The if statement is followed by an else if statement, meaning if the first condition wasn't met, the code skips to this part. Here the code checks for the boolean variable of `MPR121.isNewRelease(i)`. It can be read as "if electrode i isn't touched anymore, then the code within the curly bracket happens". In this scenario "electrode i was released" is written to the Serial Monitor. Now let's run through the setup function. First, we set up the rate for Serial communication. Serial communication is similar to I2C communication we mentioned before. Whereas I2C communication was the communication between the microprocessor and the MPR121 chip, Serial communication is the communication between the computer and the microcontroller. The value `BAUD_RATE` was defined before as a constant. Next, comes another if statement, which is checking for the boolean `MPR121.begin(MPR121_ADDR)`. The exclamation at the beginning is interpreted as "not". So the statement can be interpreted as "if MPR121 chip was not found at the address `MPR121_ADDR`, then the code within the curly bracket happens". The whole if statements is to catch any errors if the MPR121 isn't accessible.

`MPR121.setInterruptPin(MPR121_INT);` is essential for the MPR121 to work. It's using setting up the interrupt pin for the MPR121 and is essential for the MPR121 chip to work, so we need to have it here.

Next comes another if statement: `if (MPR121_DATASTREAM_ENABLE)`. Remember how we set up `MPR121_DATASTREAM_ENABLE` at the beginning of the code and set it up as false. In this case the if statement reads as "if `MPR121_DATASTREAM_ENABLE` is set as true, then the code within the curly bracket happens, else, if it is set as false, then the code within the else curly bracket happens". Since it is set as false, the else statement is the one that is run. Here, the threshold values for the MPR121 sensors are set. This is used to set up proximity or touch sensing, which you can read more about here.

Following there are a couple of more bits of settings for the MPR121 chip regarding filtering data. `MPR121.setFFI` is the value for the first filter, `MPR121.setSFI` is the value for the second filter. Finally, `MPR121.setGlobalCDT` is the value for charging. All these come down to the mechanism of how capacitive sensing works.

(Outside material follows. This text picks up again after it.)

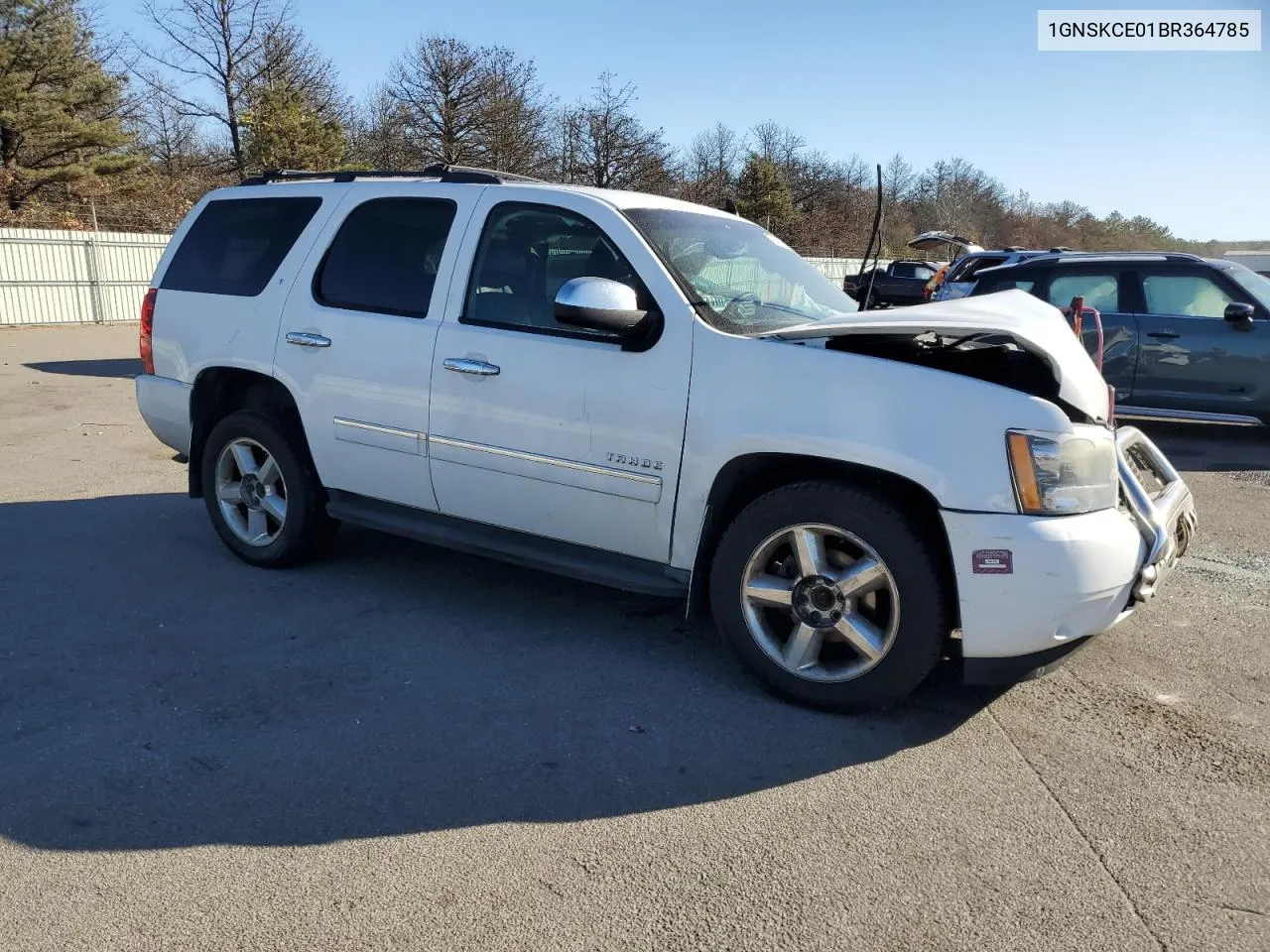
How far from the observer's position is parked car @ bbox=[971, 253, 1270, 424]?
368 inches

Then the LED on the Touch Board is lit up with `digitalWrite(LED_BUILTIN, HIGH);`, the MPR121 chip reads the environment and autosets the electrodes `MPR121.autoSetElectrodes` and then the LED is turned off again.

This may be a bit complicated, but don't worry, these are just building blocks, you don't need to edit them. When you write your own code, you can copy paste most of the code and add parts that you need.